Yokel pressure and mass hysteria aside, wind farms turn meandering property markets into hotspots: Terry Ryder
One of the most remarkable events in Australian development history is expected may begin some time next year: the construction of the largest wind farm in the southern hemisphere.
The extraordinary thing about this is that it will take place in at least five different locations around Australia.
The latest project claiming to be the largest wind farm in the southern hemisphere will take place on King Island off the coast of Tasmania.
The largest ever will also be built just outside Broken Hill near the NSW-South Australia border.

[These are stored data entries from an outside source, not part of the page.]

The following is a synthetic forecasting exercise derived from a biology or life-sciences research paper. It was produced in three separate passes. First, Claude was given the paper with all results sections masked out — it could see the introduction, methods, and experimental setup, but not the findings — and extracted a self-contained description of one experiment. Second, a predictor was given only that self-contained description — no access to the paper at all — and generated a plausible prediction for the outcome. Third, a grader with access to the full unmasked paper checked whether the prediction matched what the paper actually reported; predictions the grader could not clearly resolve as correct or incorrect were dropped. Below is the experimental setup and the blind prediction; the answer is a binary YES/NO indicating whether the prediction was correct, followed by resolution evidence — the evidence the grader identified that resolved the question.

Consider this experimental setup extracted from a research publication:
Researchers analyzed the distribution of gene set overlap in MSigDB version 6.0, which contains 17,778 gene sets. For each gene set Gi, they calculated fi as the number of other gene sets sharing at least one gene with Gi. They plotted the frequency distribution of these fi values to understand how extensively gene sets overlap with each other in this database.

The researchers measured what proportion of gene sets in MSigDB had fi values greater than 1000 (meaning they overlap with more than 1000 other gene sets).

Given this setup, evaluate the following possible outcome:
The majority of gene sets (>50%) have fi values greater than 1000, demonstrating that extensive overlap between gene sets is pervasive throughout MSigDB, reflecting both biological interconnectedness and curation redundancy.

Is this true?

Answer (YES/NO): YES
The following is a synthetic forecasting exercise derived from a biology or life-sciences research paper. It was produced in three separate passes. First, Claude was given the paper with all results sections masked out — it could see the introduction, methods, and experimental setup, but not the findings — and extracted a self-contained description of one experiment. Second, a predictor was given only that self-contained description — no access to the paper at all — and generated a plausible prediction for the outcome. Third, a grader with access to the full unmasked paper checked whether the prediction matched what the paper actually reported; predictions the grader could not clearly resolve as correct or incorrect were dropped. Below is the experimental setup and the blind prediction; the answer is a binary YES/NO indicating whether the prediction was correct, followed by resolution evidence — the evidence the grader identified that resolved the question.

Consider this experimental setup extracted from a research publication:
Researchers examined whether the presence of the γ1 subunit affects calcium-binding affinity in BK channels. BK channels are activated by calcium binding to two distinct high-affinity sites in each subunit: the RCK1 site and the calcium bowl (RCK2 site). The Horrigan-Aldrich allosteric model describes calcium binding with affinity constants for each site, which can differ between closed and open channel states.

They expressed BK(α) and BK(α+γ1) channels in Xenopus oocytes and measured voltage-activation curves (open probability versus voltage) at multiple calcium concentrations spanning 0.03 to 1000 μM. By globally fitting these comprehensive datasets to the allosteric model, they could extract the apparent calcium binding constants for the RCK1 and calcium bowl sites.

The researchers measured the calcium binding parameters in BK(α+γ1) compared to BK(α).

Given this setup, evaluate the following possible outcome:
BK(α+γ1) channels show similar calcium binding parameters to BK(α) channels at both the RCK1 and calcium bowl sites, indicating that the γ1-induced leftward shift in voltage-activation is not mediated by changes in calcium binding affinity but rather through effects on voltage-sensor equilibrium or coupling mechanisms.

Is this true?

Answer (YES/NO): NO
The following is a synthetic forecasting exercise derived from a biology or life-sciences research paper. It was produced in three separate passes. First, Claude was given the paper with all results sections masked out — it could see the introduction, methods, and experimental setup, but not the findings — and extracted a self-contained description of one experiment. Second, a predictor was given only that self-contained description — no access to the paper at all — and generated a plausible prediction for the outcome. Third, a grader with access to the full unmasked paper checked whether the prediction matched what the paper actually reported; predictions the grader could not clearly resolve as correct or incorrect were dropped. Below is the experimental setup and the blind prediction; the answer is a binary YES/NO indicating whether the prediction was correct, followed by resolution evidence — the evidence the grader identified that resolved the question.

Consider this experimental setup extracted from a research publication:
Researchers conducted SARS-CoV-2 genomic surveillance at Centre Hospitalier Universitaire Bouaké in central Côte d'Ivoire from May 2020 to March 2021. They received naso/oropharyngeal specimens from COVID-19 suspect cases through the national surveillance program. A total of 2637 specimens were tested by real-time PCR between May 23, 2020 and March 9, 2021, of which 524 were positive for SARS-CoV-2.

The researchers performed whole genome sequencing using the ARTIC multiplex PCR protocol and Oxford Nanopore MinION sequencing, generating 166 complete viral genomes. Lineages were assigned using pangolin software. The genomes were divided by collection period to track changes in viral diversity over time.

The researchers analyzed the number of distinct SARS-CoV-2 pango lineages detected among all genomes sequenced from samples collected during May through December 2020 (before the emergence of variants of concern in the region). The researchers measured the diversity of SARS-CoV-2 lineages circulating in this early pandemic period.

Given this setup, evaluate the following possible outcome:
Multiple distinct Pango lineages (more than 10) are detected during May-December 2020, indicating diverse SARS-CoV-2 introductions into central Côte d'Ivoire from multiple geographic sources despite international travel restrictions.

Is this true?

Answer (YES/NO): YES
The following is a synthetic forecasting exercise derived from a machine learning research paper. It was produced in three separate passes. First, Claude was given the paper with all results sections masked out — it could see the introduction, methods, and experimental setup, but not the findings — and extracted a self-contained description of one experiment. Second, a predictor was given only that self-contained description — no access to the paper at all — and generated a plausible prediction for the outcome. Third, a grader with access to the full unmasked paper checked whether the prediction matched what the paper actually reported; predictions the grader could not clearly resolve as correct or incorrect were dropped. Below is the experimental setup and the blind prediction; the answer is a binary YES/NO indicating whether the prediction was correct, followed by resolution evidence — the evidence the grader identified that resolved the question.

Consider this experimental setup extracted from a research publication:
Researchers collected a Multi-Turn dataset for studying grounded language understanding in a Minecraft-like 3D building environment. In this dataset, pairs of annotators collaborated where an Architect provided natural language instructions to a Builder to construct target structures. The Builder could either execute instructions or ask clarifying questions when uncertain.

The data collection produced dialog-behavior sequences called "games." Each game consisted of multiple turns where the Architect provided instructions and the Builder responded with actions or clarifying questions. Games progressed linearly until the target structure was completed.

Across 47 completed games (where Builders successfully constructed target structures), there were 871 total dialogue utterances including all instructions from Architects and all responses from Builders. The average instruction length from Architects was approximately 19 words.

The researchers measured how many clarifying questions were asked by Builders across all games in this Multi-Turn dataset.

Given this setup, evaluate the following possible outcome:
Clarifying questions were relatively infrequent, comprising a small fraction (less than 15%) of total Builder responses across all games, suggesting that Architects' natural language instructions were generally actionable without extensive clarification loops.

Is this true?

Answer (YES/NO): NO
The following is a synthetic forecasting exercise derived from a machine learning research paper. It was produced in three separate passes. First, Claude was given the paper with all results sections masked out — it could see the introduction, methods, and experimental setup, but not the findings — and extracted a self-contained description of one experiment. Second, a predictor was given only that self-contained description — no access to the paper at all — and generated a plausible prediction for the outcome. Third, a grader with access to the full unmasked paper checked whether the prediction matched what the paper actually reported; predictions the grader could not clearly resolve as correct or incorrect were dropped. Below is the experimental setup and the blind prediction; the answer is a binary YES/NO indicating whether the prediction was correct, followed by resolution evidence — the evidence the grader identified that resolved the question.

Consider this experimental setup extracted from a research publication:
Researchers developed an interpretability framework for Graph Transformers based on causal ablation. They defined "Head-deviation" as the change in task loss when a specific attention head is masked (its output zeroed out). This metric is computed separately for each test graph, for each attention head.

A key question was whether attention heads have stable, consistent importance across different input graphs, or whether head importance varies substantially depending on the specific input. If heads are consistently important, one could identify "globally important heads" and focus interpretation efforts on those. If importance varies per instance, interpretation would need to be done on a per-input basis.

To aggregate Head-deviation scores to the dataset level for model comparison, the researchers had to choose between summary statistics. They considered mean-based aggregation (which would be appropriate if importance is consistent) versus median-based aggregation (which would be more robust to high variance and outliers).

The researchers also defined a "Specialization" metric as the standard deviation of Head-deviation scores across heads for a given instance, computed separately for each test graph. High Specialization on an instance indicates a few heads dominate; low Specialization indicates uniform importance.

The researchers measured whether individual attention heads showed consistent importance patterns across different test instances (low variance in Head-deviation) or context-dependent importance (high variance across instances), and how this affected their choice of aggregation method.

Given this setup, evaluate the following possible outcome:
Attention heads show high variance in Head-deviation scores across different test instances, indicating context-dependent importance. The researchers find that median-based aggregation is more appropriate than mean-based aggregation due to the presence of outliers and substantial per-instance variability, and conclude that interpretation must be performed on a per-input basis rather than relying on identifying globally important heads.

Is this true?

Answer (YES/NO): YES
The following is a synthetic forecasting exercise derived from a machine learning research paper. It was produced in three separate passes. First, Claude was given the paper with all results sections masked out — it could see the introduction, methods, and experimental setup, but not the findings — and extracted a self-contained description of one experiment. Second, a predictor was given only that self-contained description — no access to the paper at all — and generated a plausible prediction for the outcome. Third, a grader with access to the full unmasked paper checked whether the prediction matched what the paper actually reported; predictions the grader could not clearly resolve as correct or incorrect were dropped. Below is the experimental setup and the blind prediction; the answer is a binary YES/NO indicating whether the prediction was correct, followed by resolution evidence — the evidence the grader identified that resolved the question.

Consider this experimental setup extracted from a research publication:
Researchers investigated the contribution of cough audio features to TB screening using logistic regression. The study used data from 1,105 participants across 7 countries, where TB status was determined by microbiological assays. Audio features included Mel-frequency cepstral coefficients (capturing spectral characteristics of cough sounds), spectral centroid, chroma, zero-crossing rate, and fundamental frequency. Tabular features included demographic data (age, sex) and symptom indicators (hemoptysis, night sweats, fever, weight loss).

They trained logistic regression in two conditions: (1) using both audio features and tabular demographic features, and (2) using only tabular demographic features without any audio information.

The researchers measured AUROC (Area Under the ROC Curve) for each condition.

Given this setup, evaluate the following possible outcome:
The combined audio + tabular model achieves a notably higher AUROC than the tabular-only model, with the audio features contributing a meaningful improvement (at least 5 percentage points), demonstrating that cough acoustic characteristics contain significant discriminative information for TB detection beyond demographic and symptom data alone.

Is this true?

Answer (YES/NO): NO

Curiously, the largest of all time will soon be completed in south-western Victoria.
That won’t prevent the largest wind farm in the southern hemisphere from rising out of the ground in NSW near Goulburn.
We can expect further announcements in 2014, with more new projects claiming to dwarf all others.
When it comes to wind farm development, you don’t let the facts get in the way of a good press release. Nor does it stop journalists from cheerfully repeating the “largest in the southern hemisphere” claims as fact. Why bother to check? They wouldn’t say it if it weren’t true, would they?
Fortunately, wind farm developers don’t let mass hysteria get in the way either. There are few types of construction projects that have been blamed for a greater array of bizarre events than wind farms.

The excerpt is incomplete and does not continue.